ArthurChapman commented 1 year ago

Following discussion above - I suggest altering the Note from

The results of this test are time-dependent. Next year is not valid now. Next year it will be. This test provides the option to designate lower and upper limits to the year. The upper limit, if not provided, should default to the year when the test is run. This test provides for a default earliest date, which is 1582-11-15 by convention. That date is supportable on the basis of ISO 8601-1 asserting that "the use of proleptic Gregorian calendar dates prior are not allowed in ISO 8601-1 without prior agreement of the parties exchanging data".

To

The results of this test are time-dependent. Next year is not valid now. Next year it will be. This test provides the option to designate lower and upper limits to the year. The upper limit, if not provided, should default to the year when the test is run. This test provides for a default earliest date (year), of 1582 by convention. That date is supportable on the basis of ISO 8601-1 asserting that "the use of proleptic Gregorian calendar dates prior are not allowed in ISO 8601-1 without prior agreement of the parties exchanging data".

chicoreus commented 1 year ago

@ArthurChapman I suggest we change "supportable on", language that we are using in the discussion, to a conclusion "chosen because", and perhaps adding "and Darwin Core provides no such prior agreement." Thus suggest rephrasing to:

The results of this test are time-dependent. Next year is not valid now. Next year it will be. This test provides the option to designate lower and upper limits to the year. The upper limit, if not provided, should default to the year when the test is run. This test provides for a default earliest date (year), of 1582 by convention.
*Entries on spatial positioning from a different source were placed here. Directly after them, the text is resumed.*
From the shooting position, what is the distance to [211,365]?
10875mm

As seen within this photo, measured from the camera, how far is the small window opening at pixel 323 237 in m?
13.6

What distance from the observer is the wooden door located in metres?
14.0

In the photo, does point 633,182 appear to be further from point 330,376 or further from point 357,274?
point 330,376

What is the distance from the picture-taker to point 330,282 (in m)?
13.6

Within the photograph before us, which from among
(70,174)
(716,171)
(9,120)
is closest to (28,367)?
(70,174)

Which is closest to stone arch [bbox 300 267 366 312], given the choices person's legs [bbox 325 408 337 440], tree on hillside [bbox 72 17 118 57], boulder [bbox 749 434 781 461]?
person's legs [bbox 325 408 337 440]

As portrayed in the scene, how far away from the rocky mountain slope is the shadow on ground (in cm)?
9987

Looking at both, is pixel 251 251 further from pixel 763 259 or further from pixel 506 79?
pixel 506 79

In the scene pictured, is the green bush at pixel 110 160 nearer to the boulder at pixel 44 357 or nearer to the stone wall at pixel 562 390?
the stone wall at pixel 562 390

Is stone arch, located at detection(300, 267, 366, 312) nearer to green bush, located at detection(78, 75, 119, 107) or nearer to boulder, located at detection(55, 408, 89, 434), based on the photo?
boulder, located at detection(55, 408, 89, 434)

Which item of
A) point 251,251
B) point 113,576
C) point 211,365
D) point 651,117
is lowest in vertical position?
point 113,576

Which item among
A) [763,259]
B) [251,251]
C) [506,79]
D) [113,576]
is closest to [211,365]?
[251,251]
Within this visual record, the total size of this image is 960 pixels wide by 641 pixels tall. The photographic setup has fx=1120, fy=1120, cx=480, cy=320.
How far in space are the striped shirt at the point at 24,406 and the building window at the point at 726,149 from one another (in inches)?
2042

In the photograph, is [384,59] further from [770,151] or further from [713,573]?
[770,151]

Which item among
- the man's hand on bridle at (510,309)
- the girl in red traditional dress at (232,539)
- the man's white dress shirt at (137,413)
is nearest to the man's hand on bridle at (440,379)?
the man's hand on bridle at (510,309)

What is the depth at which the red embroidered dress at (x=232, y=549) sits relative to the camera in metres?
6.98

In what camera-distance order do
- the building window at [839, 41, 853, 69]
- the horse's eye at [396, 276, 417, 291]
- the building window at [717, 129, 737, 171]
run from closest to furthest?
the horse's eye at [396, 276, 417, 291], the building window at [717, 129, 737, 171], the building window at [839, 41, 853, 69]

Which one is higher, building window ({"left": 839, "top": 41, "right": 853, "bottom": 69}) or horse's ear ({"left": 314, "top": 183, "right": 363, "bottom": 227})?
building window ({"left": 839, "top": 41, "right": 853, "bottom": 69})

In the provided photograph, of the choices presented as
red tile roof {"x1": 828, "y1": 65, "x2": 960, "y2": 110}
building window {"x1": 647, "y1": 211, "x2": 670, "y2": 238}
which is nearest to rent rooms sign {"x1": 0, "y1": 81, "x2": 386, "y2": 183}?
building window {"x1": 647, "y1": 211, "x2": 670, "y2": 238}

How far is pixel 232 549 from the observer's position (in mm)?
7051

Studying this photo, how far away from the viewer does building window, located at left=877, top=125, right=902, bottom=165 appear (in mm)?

That value was chosen because ISO 8601-1 asserts that "the use of proleptic Gregorian calendar dates prior are not allowed in ISO 8601-1 without prior agreement of the parties exchanging data", and Darwin Core provides no such prior agreement.
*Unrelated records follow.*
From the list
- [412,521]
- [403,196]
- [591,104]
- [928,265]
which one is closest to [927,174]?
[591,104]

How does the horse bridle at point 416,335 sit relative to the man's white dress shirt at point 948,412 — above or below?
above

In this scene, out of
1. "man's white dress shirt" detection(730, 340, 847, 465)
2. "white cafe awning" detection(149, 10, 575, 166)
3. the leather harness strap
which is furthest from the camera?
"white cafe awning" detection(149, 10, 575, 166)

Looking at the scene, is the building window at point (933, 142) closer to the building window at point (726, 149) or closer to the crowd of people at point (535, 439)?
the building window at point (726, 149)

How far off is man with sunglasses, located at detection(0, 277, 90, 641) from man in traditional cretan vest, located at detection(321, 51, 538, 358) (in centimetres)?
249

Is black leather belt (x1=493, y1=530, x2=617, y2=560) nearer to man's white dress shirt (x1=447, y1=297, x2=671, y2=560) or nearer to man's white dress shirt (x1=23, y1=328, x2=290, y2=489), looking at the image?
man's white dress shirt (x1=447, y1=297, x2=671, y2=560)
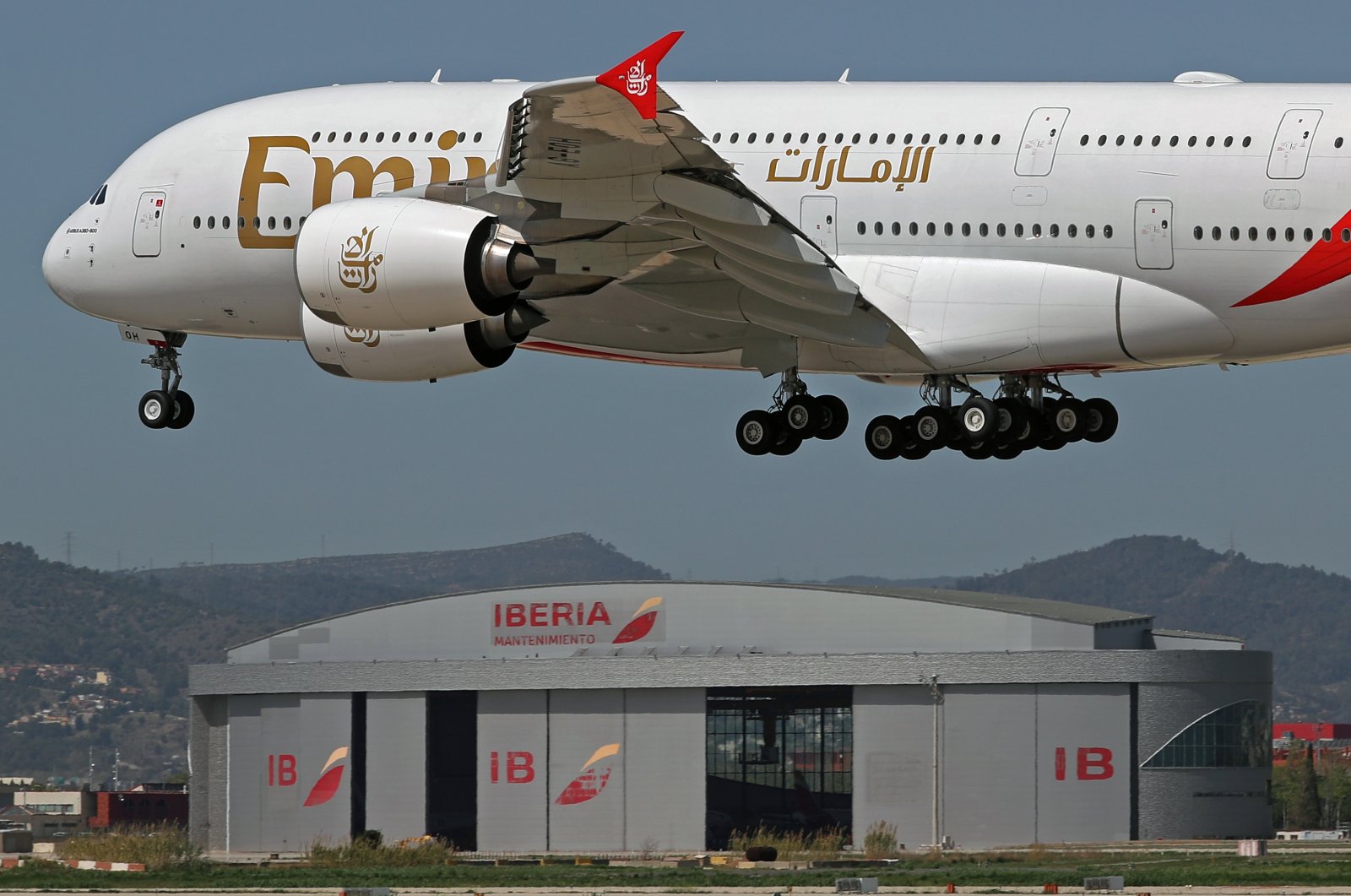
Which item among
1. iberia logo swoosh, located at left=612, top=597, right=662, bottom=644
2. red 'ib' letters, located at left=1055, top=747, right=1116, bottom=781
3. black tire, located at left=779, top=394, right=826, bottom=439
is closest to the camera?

ArthurChapman commented 1 year ago

Agree @chicoreus and Note changed

ArthurChapman commented 1 year ago

I think all is now OK with this test so have removed the NEEDS WORK

ArthurChapman commented 1 year ago

@tasilee, @chicoreus - For consistency with other tests, should Expected Response be changed from

INTERNAL_PREREQUISITES_NOT_MET if dwc:year is not present, or is EMPTY or cannot be interpreted as an integer; COMPLIANT if the value of dwc:year is within the Parameter range; otherwise NOT_COMPLIANT

to

INTERNAL_PREREQUISITES_NOT_MET if dwc:year is not present, or is EMPTY or cannot be interpreted as an integer; COMPLIANT if the value of dwc:year is within the range bdq:earliestValidDate to bdq:latestValidDate inclusive; otherwise NOT_COMPLIANT

chicoreus commented 1 year ago

On Tue, 27 Jun 2023 16:02:51 -0700 Arthur Chapman @.***> wrote:

@tasilee, @chicoreus - For consistency with other tests, should Expected Response be changed from

INTERNAL_PREREQUISITES_NOT_MET if dwc:year is not present, or is EMPTY or cannot be interpreted as an integer; COMPLIANT if the value of dwc:year is within the Parameter range; otherwise NOT_COMPLIANT

to

INTERNAL_PREREQUISITES_NOT_MET if dwc:year is not present, or is EMPTY or cannot be interpreted as an integer; COMPLIANT if the value of dwc:year is within the range bdq:earliestValidDate to bdq:latestValidDate inclusive; otherwise NOT_COMPLIANT

Yes. We should be consistent.

ArthurChapman commented 1 year ago

OK - updated Expected Response and Specification Last Updated

Tasilee commented 1 year ago

Splitting bdqffdq:Information Elements into "Information Elements ActedUpon" and "Information Elements Consulted".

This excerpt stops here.